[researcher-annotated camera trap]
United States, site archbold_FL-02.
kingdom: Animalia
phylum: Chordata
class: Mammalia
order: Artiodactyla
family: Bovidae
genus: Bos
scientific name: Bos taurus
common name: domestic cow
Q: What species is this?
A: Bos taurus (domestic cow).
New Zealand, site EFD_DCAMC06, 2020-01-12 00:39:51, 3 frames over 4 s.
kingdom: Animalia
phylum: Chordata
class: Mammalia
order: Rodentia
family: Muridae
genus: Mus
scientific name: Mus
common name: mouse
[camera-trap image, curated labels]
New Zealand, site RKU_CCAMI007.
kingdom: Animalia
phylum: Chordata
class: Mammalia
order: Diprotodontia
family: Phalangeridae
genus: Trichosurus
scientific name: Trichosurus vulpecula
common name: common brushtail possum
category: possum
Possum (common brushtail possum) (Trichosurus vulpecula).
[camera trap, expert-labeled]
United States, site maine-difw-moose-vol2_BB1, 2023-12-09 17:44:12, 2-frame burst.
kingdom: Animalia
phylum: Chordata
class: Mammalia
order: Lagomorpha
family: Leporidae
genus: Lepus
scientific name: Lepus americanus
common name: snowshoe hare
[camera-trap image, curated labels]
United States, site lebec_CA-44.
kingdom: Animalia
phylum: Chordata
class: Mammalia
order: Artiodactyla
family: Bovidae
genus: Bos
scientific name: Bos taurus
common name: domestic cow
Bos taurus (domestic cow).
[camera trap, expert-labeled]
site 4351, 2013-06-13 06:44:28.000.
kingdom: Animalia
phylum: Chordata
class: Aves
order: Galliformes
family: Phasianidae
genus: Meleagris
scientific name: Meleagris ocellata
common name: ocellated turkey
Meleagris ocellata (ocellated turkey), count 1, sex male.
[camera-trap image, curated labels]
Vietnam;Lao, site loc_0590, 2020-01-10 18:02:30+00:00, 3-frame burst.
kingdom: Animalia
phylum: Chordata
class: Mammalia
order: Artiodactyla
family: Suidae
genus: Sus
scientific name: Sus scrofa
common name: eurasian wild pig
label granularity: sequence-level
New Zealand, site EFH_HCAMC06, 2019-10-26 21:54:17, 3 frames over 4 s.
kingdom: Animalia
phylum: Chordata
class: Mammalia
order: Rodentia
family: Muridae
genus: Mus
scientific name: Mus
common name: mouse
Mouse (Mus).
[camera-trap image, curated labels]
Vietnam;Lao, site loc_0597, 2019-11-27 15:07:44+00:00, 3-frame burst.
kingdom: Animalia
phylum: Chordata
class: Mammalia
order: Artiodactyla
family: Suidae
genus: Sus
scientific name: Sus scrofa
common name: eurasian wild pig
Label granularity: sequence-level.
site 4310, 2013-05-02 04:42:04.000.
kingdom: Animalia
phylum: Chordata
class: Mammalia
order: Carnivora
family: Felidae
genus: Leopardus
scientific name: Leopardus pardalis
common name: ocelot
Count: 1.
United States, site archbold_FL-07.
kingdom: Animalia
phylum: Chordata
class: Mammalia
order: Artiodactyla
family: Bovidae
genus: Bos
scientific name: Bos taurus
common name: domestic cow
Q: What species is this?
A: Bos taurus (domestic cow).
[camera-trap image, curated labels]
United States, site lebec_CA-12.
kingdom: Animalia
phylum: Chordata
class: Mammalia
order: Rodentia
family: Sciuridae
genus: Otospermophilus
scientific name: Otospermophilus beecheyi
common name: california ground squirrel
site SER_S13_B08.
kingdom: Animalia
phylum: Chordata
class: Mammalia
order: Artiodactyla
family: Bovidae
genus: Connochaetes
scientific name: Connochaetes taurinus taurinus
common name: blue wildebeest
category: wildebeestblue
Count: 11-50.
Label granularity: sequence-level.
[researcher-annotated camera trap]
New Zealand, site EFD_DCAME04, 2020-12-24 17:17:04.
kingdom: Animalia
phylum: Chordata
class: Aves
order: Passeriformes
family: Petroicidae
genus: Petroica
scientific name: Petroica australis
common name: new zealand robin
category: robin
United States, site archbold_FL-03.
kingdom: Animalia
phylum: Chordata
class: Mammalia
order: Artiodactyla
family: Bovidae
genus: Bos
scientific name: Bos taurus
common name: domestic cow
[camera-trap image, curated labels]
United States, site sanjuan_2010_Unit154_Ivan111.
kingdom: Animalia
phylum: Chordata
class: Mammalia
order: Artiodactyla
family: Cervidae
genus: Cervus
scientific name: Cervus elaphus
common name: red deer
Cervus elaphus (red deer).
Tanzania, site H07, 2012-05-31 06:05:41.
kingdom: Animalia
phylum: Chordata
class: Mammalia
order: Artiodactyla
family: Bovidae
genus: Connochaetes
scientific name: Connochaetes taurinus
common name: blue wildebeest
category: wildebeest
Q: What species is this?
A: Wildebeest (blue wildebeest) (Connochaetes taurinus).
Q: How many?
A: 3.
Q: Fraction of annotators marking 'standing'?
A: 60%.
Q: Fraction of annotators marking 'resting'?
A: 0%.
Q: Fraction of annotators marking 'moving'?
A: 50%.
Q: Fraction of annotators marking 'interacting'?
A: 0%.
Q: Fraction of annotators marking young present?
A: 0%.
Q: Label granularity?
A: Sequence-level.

════════════════

• [PROBLEM TO WORK ON] Lines of the listing above that hold the string "States" should each be copied.

• [RESULT OF THIS EXERCISE]
United States, site archbold_FL-02.
United States, site maine-difw-moose-vol2_BB1, 2023-12-09 17:44:12, 2-frame burst.
United States, site lebec_CA-44.
United States, site archbold_FL-07.
United States, site lebec_CA-12.
United States, site archbold_FL-03.
United States, site sanjuan_2010_Unit154_Ivan111.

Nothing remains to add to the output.